*** Block opens ***
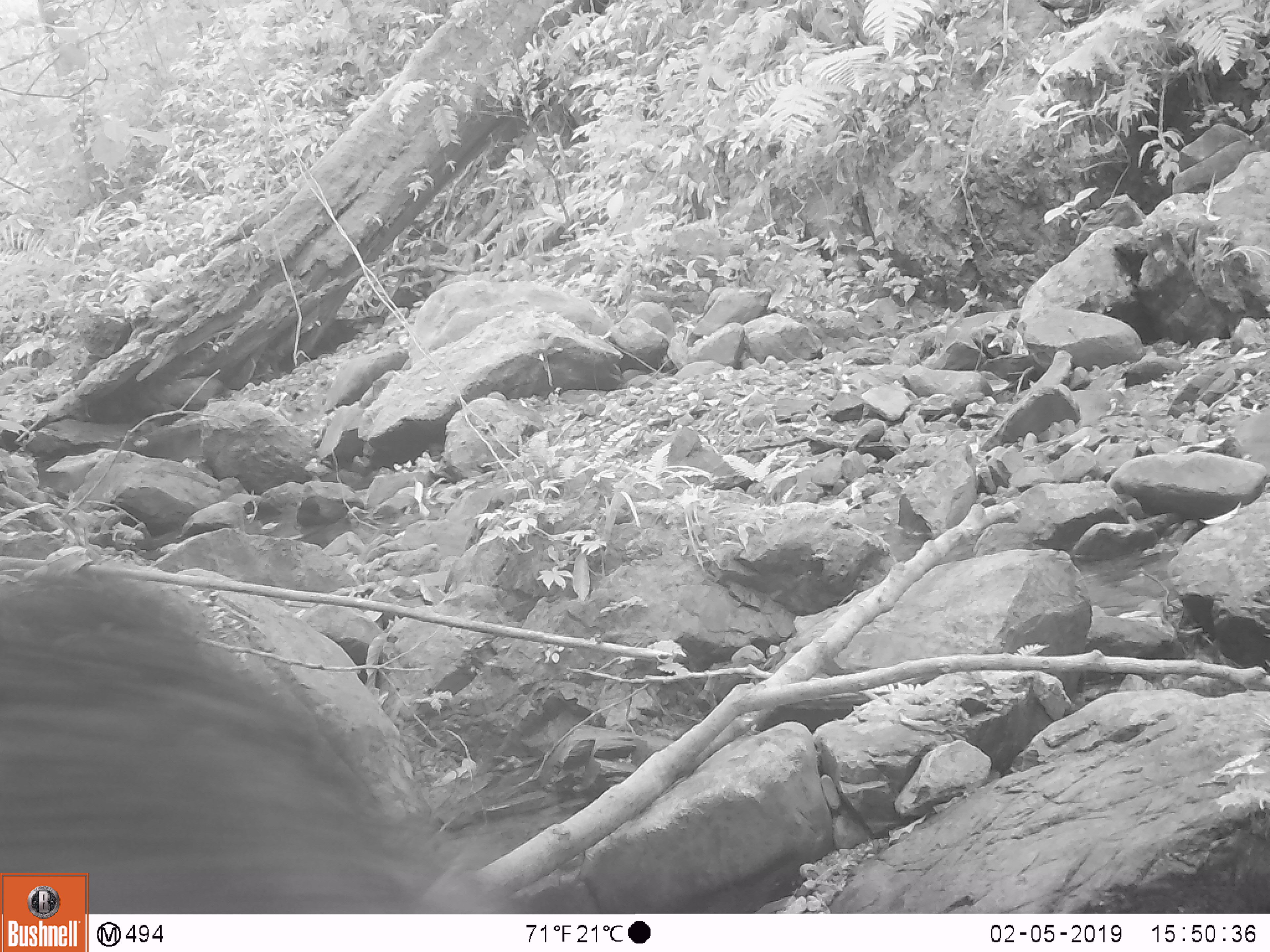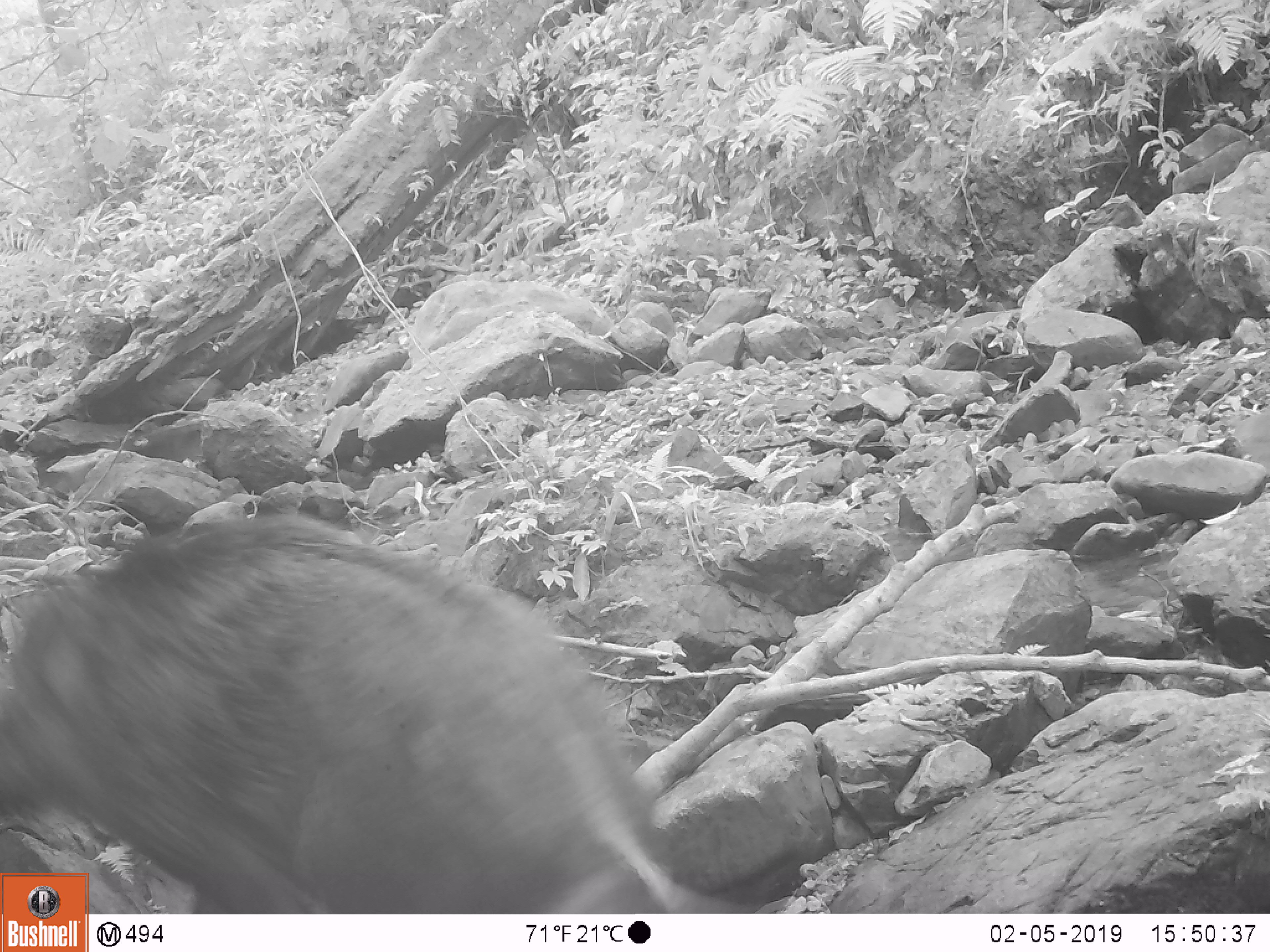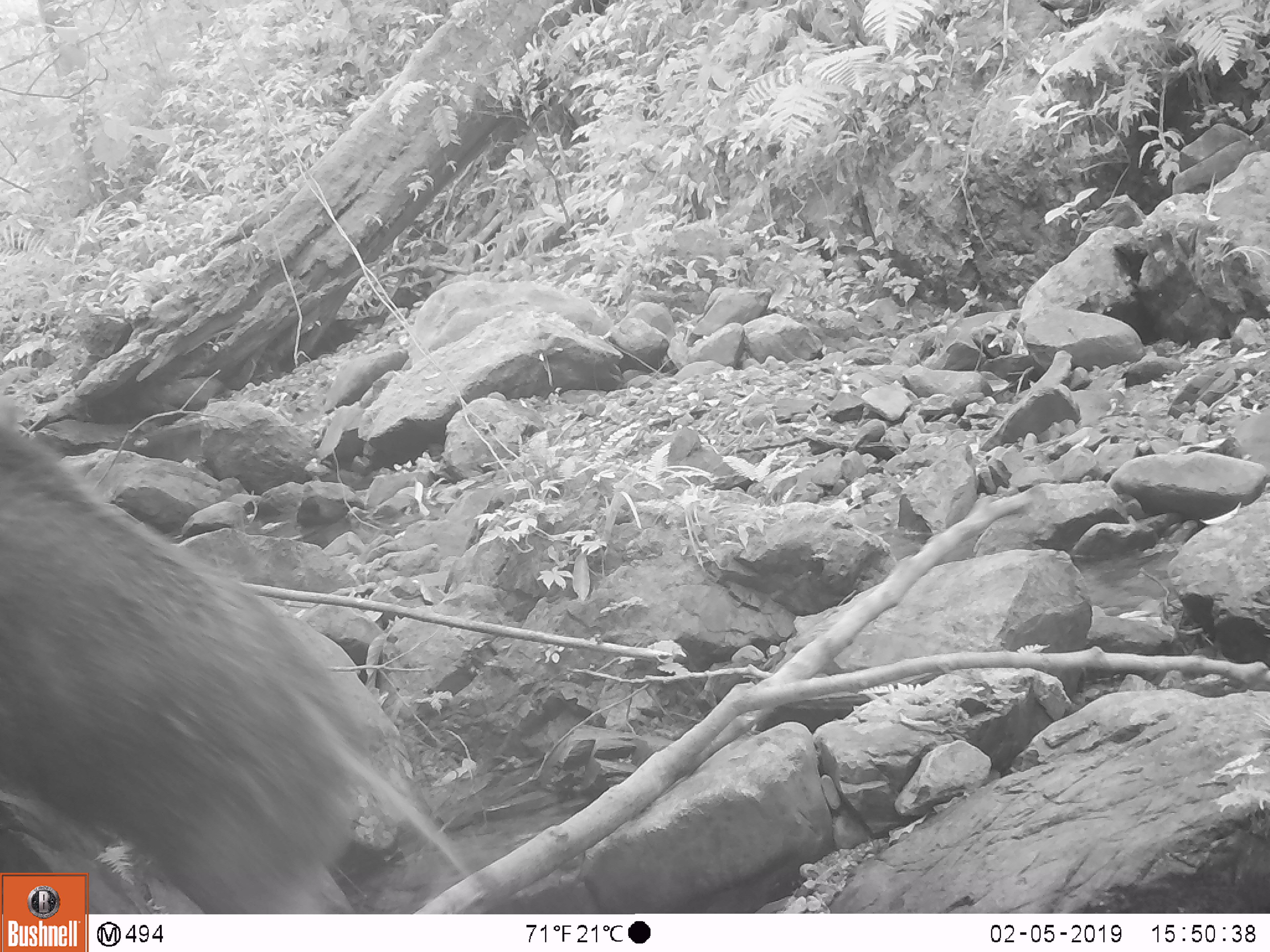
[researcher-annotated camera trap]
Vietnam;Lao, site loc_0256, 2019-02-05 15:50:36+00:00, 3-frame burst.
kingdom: Animalia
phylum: Chordata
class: Mammalia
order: Artiodactyla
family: Suidae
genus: Sus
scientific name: Sus scrofa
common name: eurasian wild pig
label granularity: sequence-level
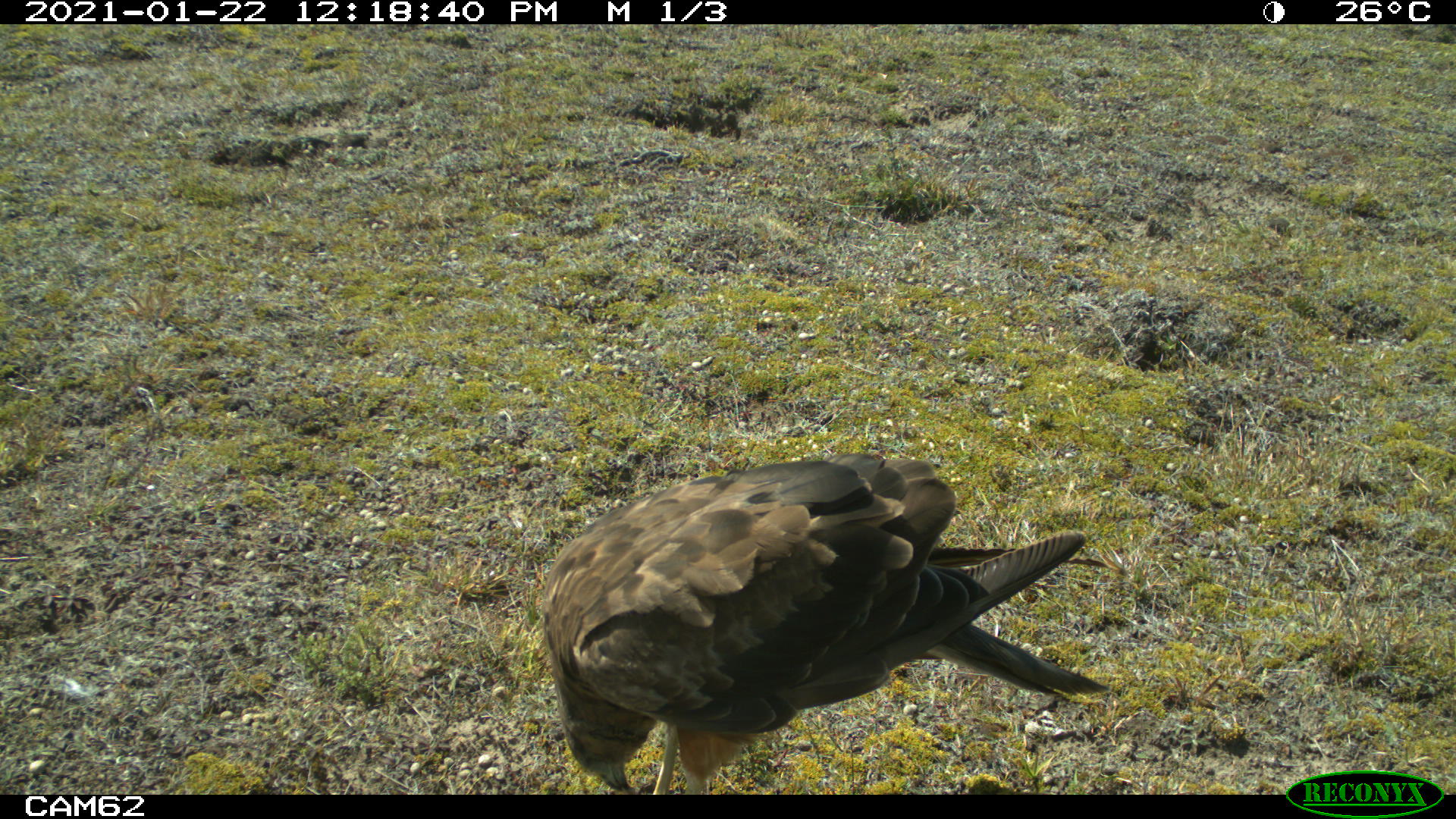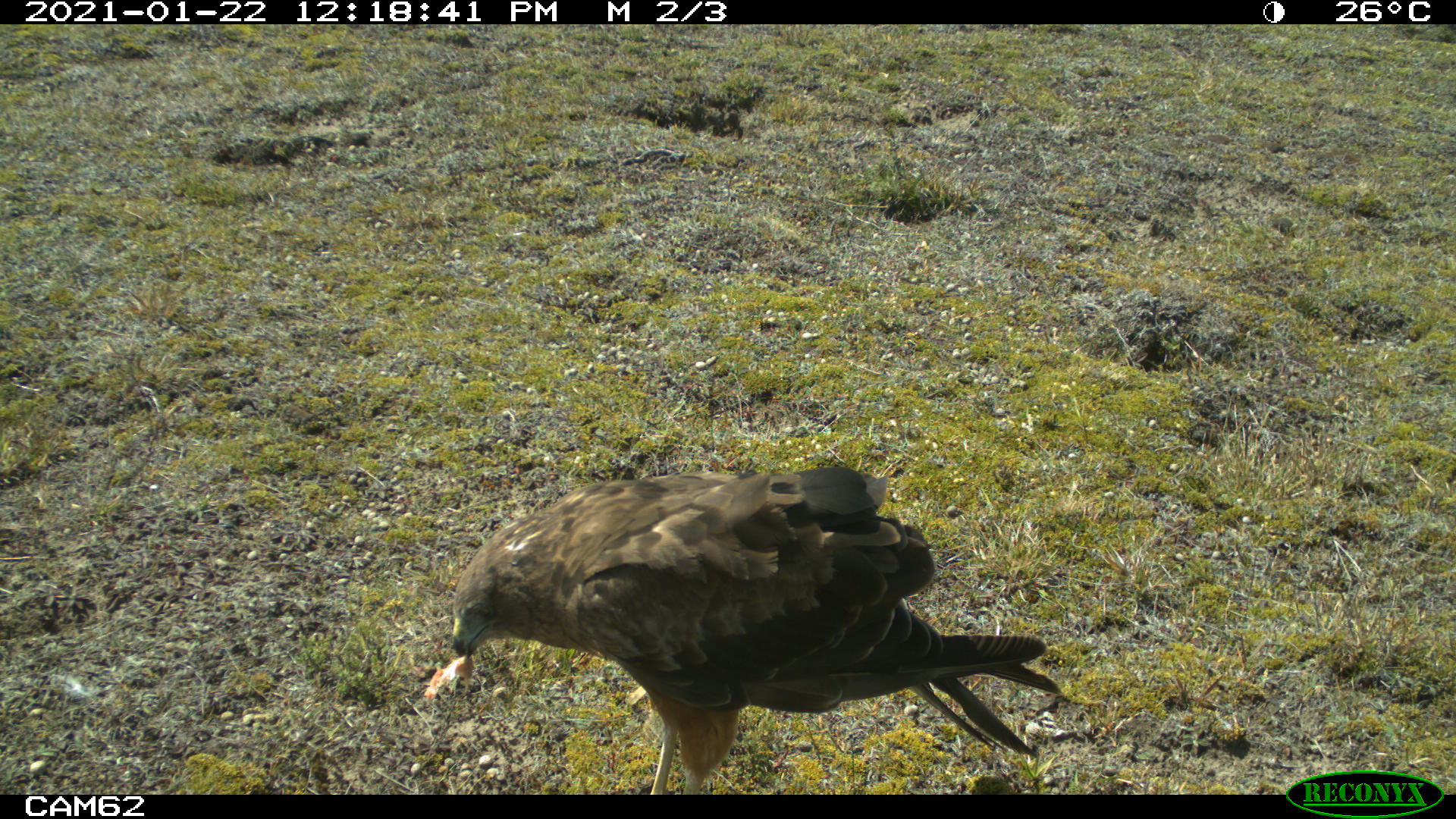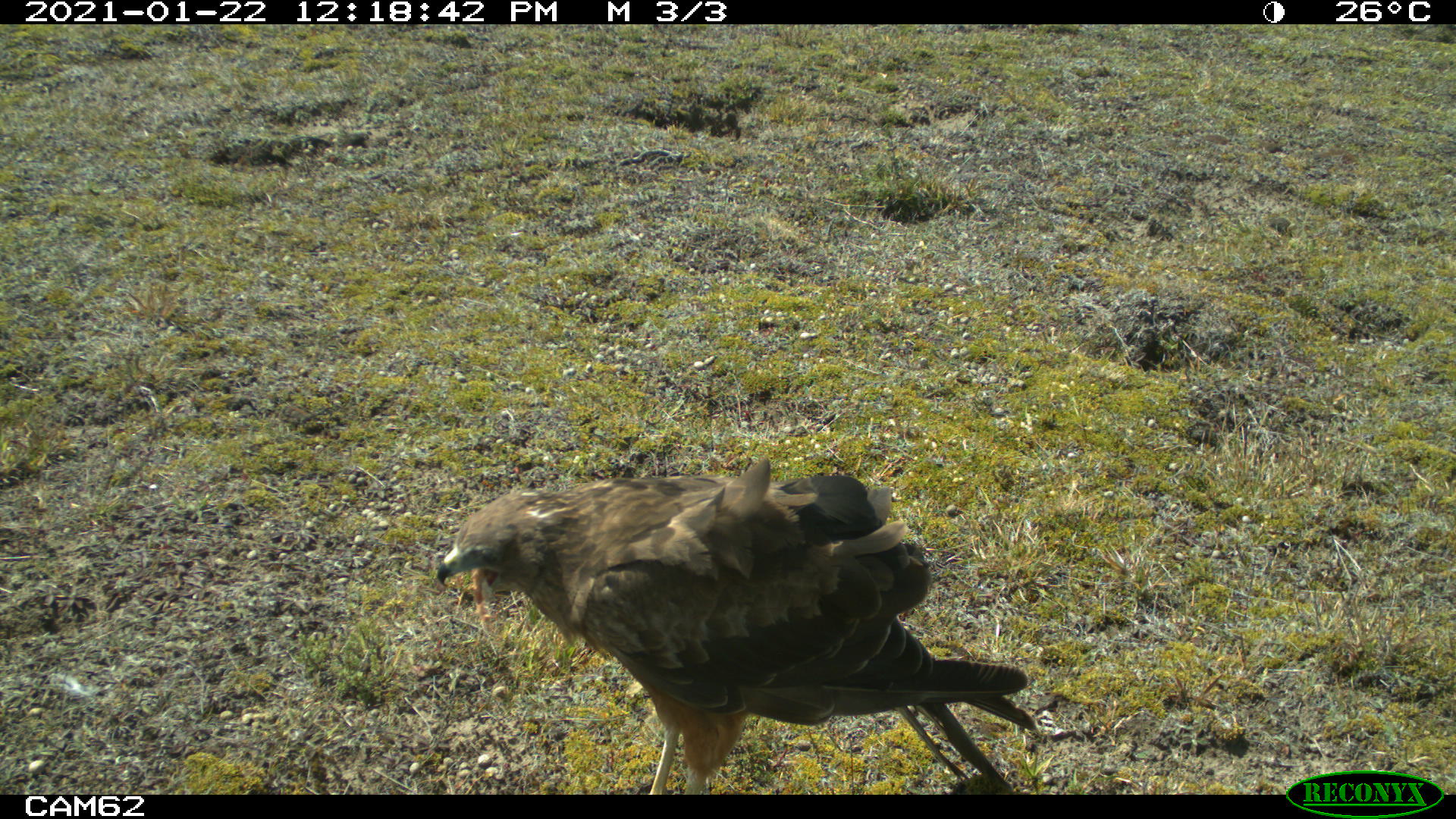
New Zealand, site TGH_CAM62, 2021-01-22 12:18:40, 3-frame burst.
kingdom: Animalia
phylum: Chordata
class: Aves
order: Accipitriformes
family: Accipitridae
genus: Circus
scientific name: Circus approximans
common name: swamp harrier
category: harrier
*** Block closes ***
Prompt -> Please repeat exactly the lines from the one containing "order: Artiodactyla" through the end of the entries, both included, omitting pictures.

Response to the task ->
order: Artiodactyla
family: Suidae
genus: Sus
scientific name: Sus scrofa
common name: eurasian wild pig
label granularity: sequence-level
New Zealand, site TGH_CAM62, 2021-01-22 12:18:40, 3-frame burst.
kingdom: Animalia
phylum: Chordata
class: Aves
order: Accipitriformes
family: Accipitridae
genus: Circus
scientific name: Circus approximans
common name: swamp harrier
category: harrier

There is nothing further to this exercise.